◆ **YOUR OBJECTIVE**: Write out each of the following rows word for word, with no changes.

----------------

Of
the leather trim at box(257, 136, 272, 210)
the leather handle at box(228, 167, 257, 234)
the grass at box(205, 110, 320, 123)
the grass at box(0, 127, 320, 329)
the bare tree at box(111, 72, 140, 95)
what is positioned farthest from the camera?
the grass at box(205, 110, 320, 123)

----------------

◆ **RESPONSE**:
Of
the leather trim at box(257, 136, 272, 210)
the leather handle at box(228, 167, 257, 234)
the grass at box(205, 110, 320, 123)
the grass at box(0, 127, 320, 329)
the bare tree at box(111, 72, 140, 95)
what is positioned farthest from the camera?
the grass at box(205, 110, 320, 123)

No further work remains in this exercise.